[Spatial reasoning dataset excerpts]
═══

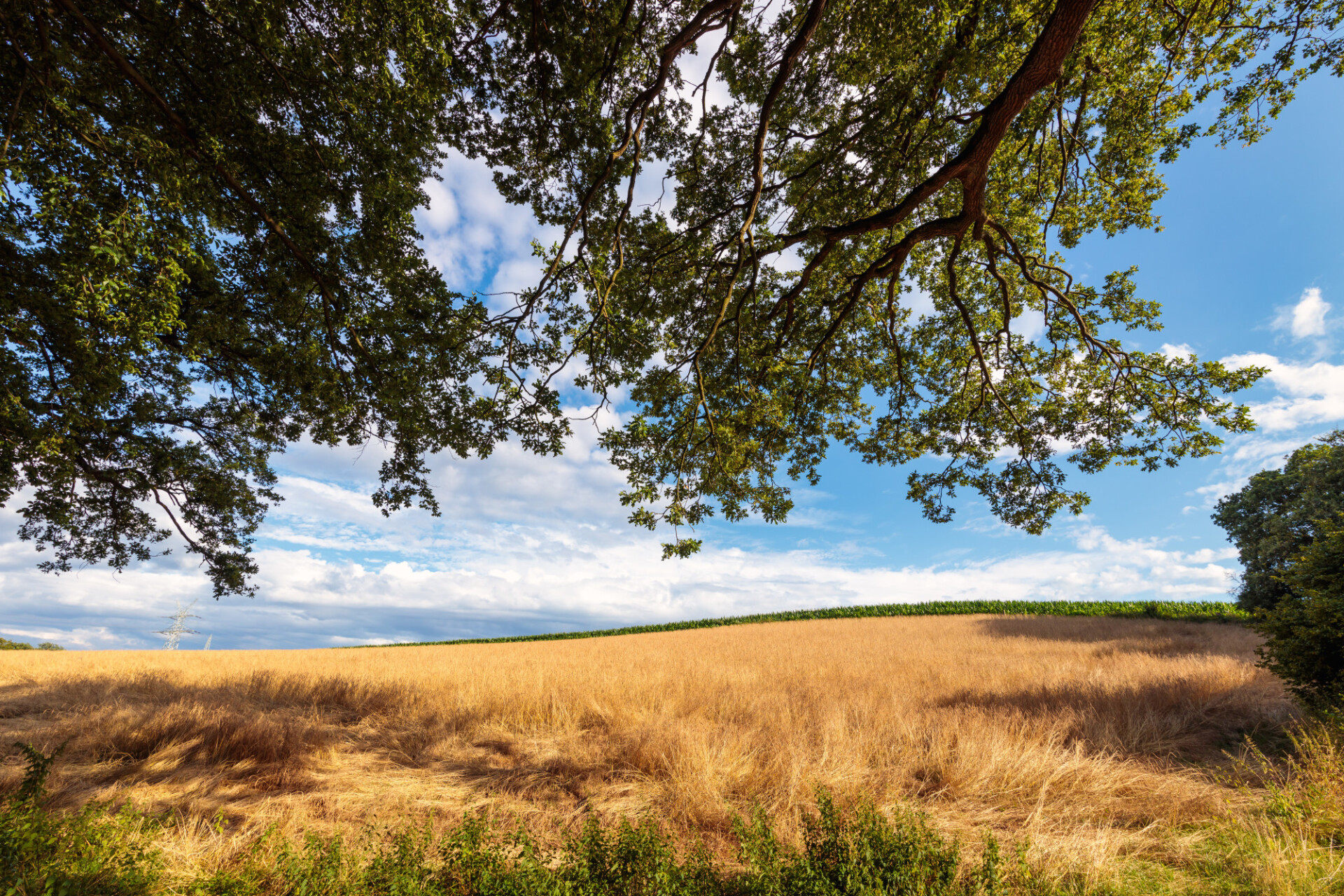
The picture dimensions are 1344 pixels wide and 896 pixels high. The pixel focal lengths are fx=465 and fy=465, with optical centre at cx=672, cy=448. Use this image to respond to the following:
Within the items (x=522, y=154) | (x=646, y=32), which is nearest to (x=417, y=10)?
(x=522, y=154)

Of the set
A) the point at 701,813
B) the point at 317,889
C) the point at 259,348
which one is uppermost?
the point at 259,348

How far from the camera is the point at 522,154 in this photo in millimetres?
7637

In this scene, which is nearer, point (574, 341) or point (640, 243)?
point (574, 341)

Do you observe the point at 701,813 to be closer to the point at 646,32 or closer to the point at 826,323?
the point at 826,323

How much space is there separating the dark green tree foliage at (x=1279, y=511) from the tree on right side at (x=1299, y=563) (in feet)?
0.11

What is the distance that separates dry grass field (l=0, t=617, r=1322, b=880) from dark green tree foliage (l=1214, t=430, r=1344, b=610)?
13.0m

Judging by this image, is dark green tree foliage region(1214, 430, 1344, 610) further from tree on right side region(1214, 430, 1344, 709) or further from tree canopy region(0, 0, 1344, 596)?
tree canopy region(0, 0, 1344, 596)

═══

» **Prompt**: Omit every picture while copying the listing above exactly.

» **Result**:
The picture dimensions are 1344 pixels wide and 896 pixels high. The pixel focal lengths are fx=465 and fy=465, with optical centre at cx=672, cy=448. Use this image to respond to the following:
Within the items (x=522, y=154) | (x=646, y=32), which is nearest to (x=417, y=10)?
(x=522, y=154)

Of the set
A) the point at 701,813
B) the point at 317,889
C) the point at 259,348
which one is uppermost?
the point at 259,348

How far from the camera is the point at 522,154 in this photo in millimetres?
7637

In this scene, which is nearer, point (574, 341) or point (640, 243)?
point (574, 341)

Do you observe the point at 701,813 to be closer to the point at 646,32 or closer to the point at 826,323?
the point at 826,323

How much space is there separating the dark green tree foliage at (x=1279, y=511) from the tree on right side at (x=1299, y=563) (in feet)?
0.11

What is the distance that separates dry grass field (l=0, t=617, r=1322, b=880) from dark green tree foliage (l=1214, t=430, r=1344, b=610)?
13.0m

Judging by this image, is dark green tree foliage region(1214, 430, 1344, 610) further from tree on right side region(1214, 430, 1344, 709) or further from tree canopy region(0, 0, 1344, 596)?
tree canopy region(0, 0, 1344, 596)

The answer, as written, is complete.